Durante l’evento Lucia Mascino ha ricordato le persone che hanno avuto un ruolo importante nel suo percorso professionale “riconoscere qualcuno è un bel sentimento perché grazie a quella persona hai iniziato, poi certo molto dipende anche da. Qui sul palco abbiamo Fabio Ferzetti che per primo ha dato fiducia a un film intitolato ‘Un altro pianeta’ che avevamo girato praticamente senza soldi e che è stato scelto da lui per il Festival del cinema di Venezia e poi anche da Robert Redford. Un altro grazie è per Filippo Timi, siamo cresciuti insieme e con lui abbiamo fatto un lungo percorso teatrale condividendo anche i momenti di peggior crisi. Lui mi diceva, vedrai io scriverò uno spettacolo per te. E poi è successo. Questo percorso poi mi ha portato poi ad essere protagonista della serie ‘Una mamma imperfetta’, la prima web serie italiana. E infine ringrazio il fatto di venire dalla provincia. In provincia sei sovraccarico. Guardavo qualsiasi tipo di manifesto e facevo di tutto: dalla pittura, alla fotografia, al canto. Avevo bisogno di trovare la mia strada. Ho fatto di tutto fino a quando ho trovato il teatro dove ho capito che mi sentivo a casa. Ecco, essere un po’ compressi ti spinge a cercare e a trovare il tuo posto nel mondo”.

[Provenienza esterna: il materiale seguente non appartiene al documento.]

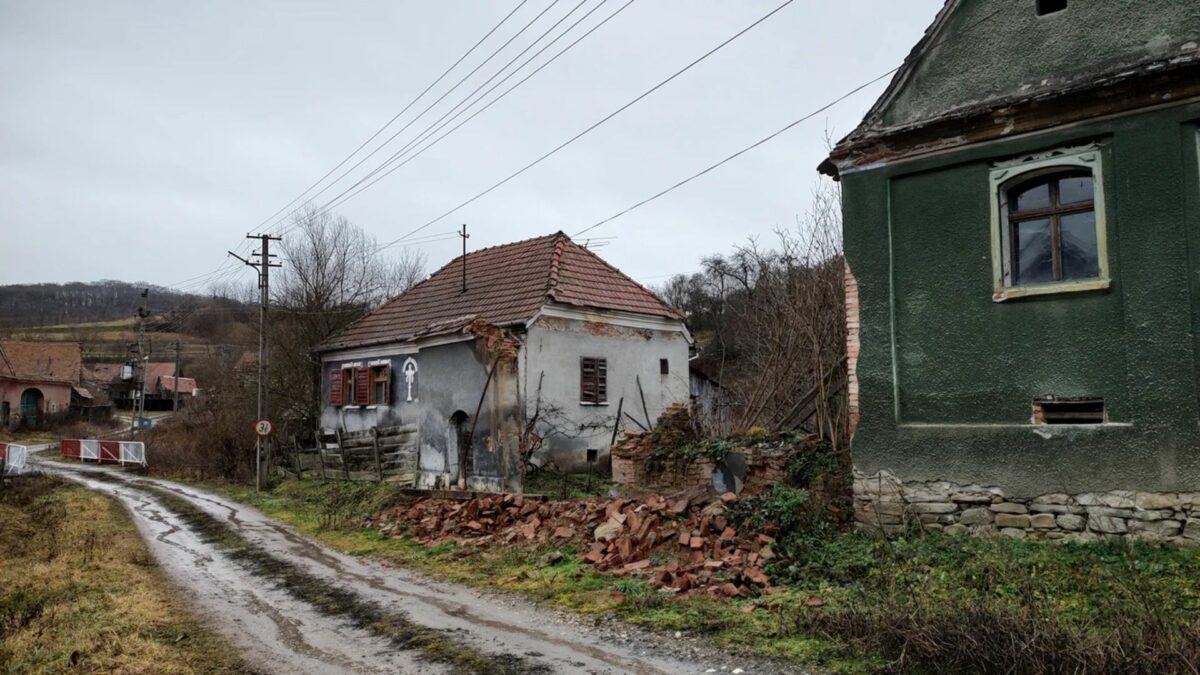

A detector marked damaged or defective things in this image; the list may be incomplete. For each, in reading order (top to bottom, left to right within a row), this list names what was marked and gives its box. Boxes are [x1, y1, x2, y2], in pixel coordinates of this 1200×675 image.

pile of broken brick [364, 487, 777, 593]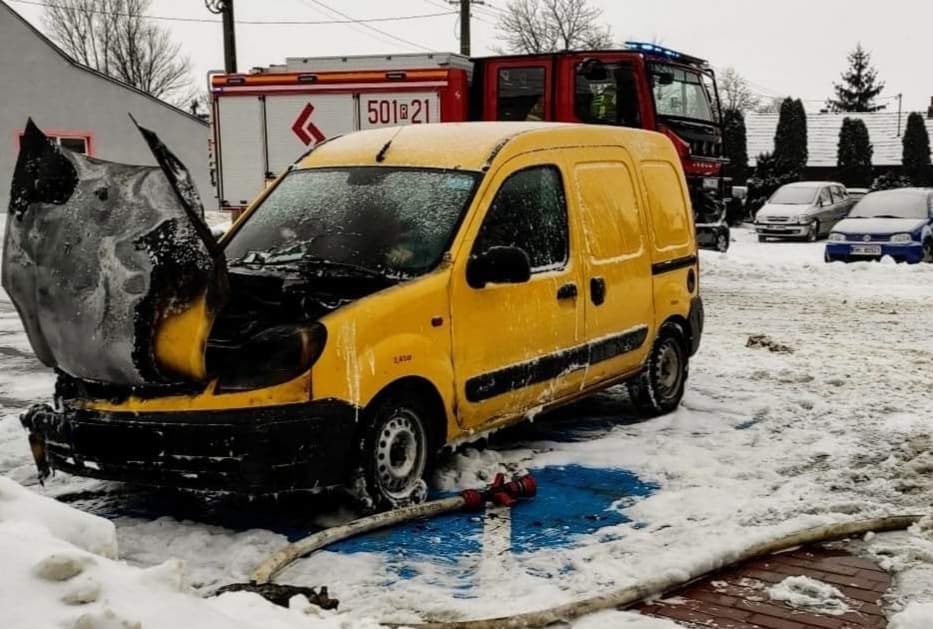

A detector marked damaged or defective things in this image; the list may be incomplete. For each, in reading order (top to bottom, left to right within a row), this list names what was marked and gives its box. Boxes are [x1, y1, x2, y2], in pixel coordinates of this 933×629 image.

burnt yellow van [21, 125, 704, 508]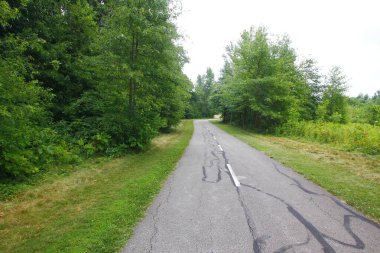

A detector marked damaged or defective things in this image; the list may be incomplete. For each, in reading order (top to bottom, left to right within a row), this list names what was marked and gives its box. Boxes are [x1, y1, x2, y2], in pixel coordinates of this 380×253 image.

cracked asphalt [122, 120, 380, 253]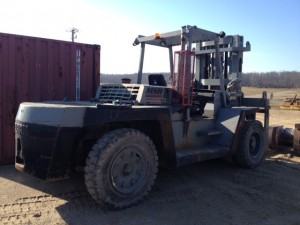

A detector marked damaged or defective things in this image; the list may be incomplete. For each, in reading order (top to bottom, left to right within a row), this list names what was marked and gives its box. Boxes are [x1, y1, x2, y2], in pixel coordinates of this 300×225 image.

rusted metal panel [0, 31, 101, 164]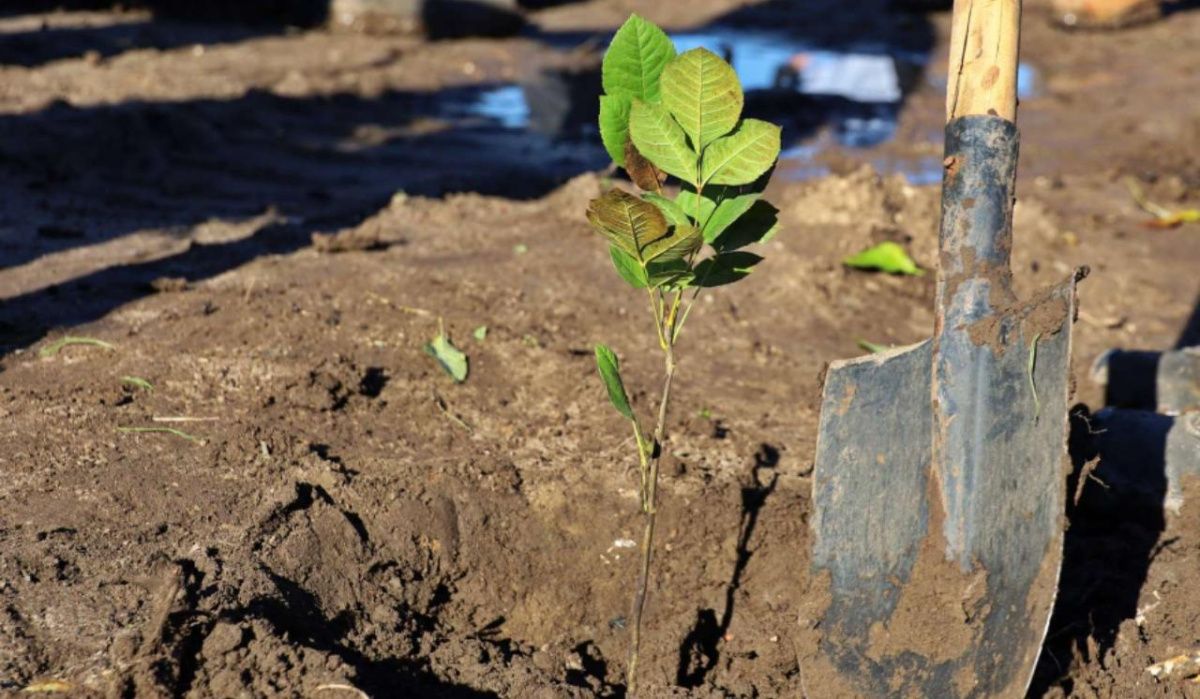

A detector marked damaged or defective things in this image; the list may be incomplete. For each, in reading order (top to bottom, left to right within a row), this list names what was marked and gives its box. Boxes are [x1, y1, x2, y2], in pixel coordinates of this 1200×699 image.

rusty metal shovel blade [806, 117, 1080, 696]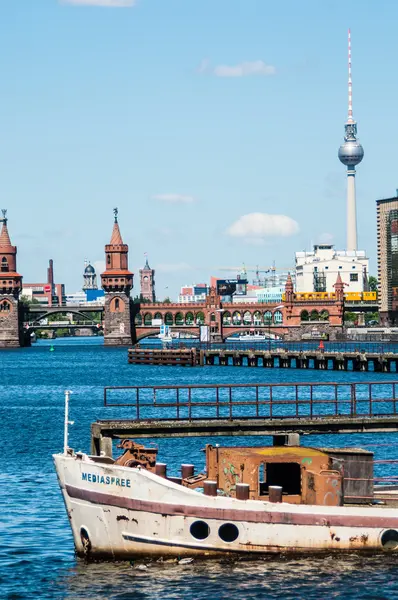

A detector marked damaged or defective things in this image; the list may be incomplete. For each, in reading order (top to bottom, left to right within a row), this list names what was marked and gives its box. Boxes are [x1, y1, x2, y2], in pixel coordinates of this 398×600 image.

rusty boat cabin [112, 432, 382, 506]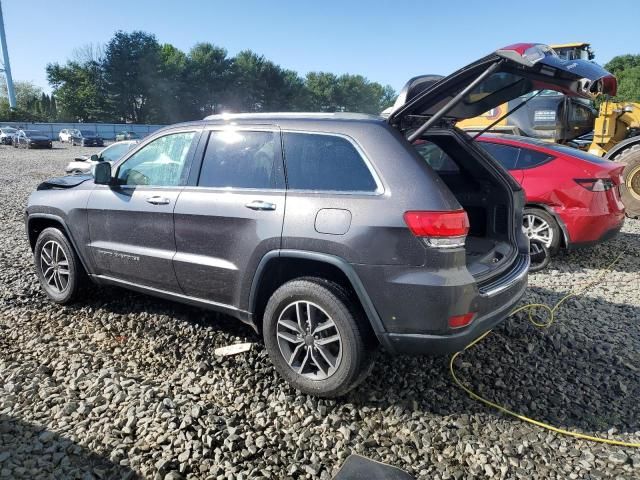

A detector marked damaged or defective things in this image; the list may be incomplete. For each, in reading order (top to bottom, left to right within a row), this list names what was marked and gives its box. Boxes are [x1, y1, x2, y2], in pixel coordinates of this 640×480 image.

Gran finale alla Rocca del Leone dove la giornalista e critica di Avvenire Angela Calvini ha dialogato con il regista e frontman dei Tiromancino Federico Zampaglione che ha regalato al pubblico un fantastico duetto con la figlia Linda sulle note di Er Musicista, uno dei brani colonna sonora del suo ultimo film Morrison proiettato poi alla Rocca.

 

Dove tutto è a metà è il titolo del romanzo scritto Zampaglione nel 2017 assieme a Giacomo Gianzini e che ha dato titolo al talk. “Il romanzo indaga quella sensazione nella vita dove le cose non sono complete e ti senti a metà. Non voglio dire insoddisfazione, ma i protagonisti sono alla ricerca di qualcosa che li renda completi e questa ricerca a volte li porta ad avere a che fare con stati d’animo difficili da gestire” – ha spiegato al pubblico Zampaglione.

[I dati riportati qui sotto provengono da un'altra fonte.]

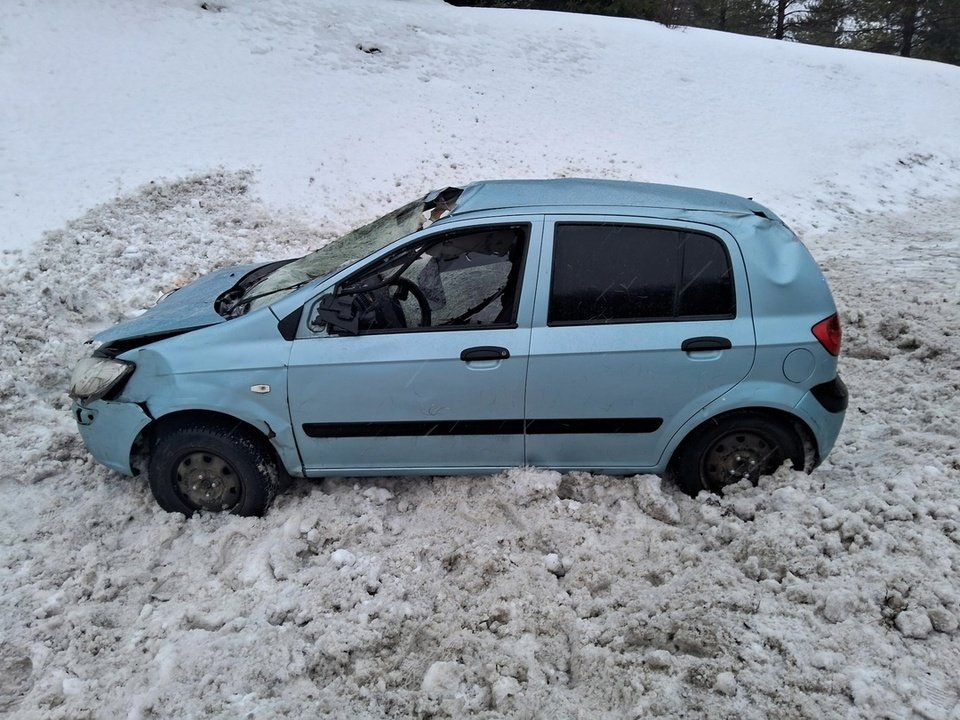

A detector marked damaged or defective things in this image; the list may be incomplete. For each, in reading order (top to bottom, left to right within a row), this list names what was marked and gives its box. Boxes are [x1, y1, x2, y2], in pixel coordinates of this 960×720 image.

crumpled hood [93, 262, 262, 344]
shattered windshield [226, 188, 464, 316]
crashed car [69, 180, 848, 516]
damaged front bumper [71, 396, 151, 476]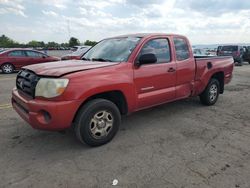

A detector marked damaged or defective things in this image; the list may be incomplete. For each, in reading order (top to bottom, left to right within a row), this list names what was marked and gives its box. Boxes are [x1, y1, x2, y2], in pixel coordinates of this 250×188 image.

crumpled hood [23, 59, 119, 76]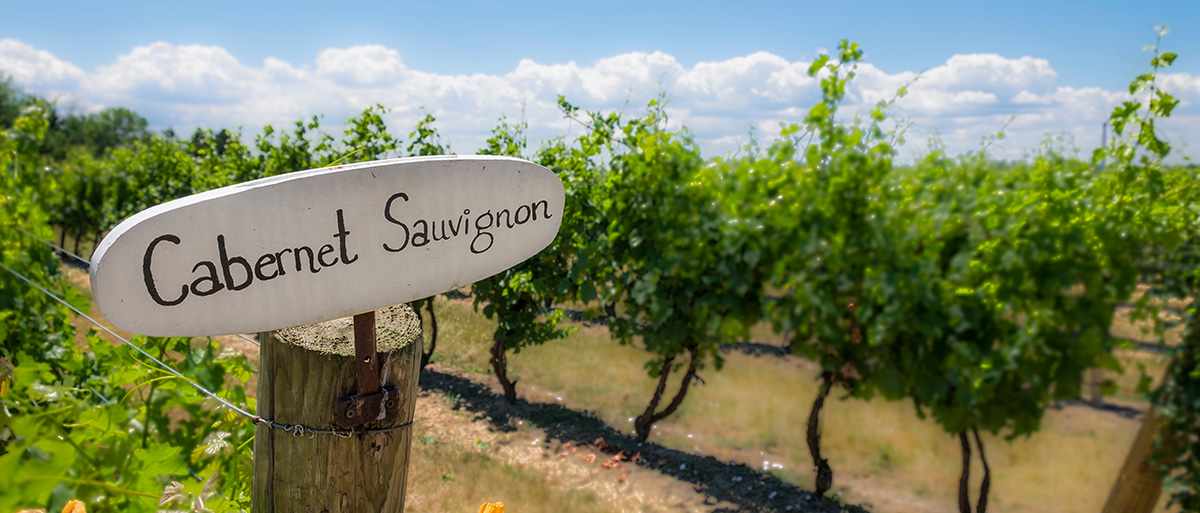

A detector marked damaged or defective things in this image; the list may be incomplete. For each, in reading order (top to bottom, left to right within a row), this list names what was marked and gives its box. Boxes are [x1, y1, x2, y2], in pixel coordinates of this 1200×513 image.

rusty metal bracket [333, 383, 403, 429]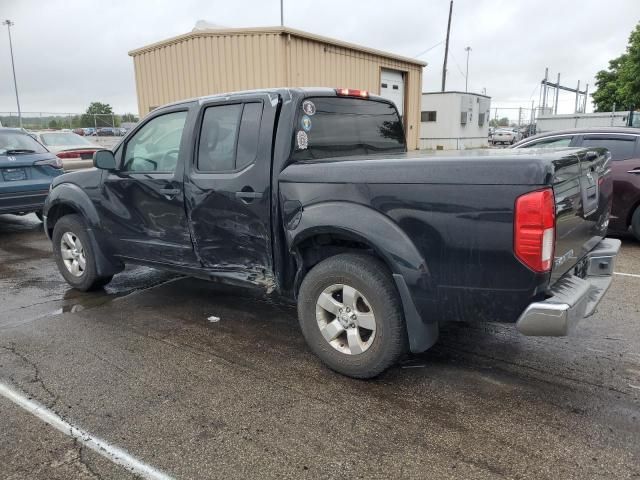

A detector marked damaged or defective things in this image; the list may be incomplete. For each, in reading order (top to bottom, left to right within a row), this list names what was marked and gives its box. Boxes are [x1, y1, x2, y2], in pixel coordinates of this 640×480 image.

damaged black truck [43, 88, 620, 376]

Ed è proprio da questo romanzo che nasce il film Morrison che vede Zampaglione regista “Ho fatto questo film in un periodo in cui l’alternativa era quella di non fare nulla. L’idea di far lavorare tante persone capaci e di talento in un momento difficile come quello che abbiamo vissuto con la pandemia mi ha trasportato e ricorderò tutto come un’esperienza molto positiva. Morrison è un film dove ho usato la musica come sfondo per parlare della vita. Ho raccontato delle cose di me, molti ricordi di quando suonavamo con il furgone, e anche momenti difficili da artista più affermato. Viviamo in un mondo in cui uno è abituato a parlare sempre dei suoi successi, ma l’insuccesso è un amico con cui passi tanto tempo. E a nessuno fa piacere parlare del lato nero. In questo film sono stato molto sincero e le cose che accadono o sono successe a me o a persone a me molto vicine. Morrison è un film sull’incontro e sullo scambio intergenerazionale. Anche la colonna sonora è stata fatta con Gazzelle e Franco126. Un musicista adulto che si confronta e scambia con le nuove generazioni e fa capire che la musica e la passione non hanno età. Morrison è un film più sulla passione che sulla musica”– ha concluso il frontman dei Tiromancino.

 

Il Sindaco di Castiglione del Lago Matteo Burico ha poi consegnato il Premio Castiglione Cinema 2021 – RdC incontra a Federico Zampaglione con la seguente motivazione “come canta in una delle canzoni che sentiamo nel suo ultimo film, Morrison, Federico Zampaglione ha inventato un presente che non vive di abitudini. Prima nella musica e poi nel cinema, ci ha fatto entrare nel suo mondo fatto di attimi irripetibili e illusioni perdute, destini che si incrociano e tempi piccoli, riuscendo a valicare i confini della sua generazione per la sua capacità di evitare le mode e respingere le banalità. La scelta di esprimersi anche attraverso il linguaggio cinematografico è perfettamente coerente con la visione di un artista sempre interessato a sperimentare nuove esperienze creative. Dalla commedia nera all’horror fino al racconto di un’amicizia dal battito musicale, Federico Zampaglione continua ad abituarci all’esercizio dello stupore”.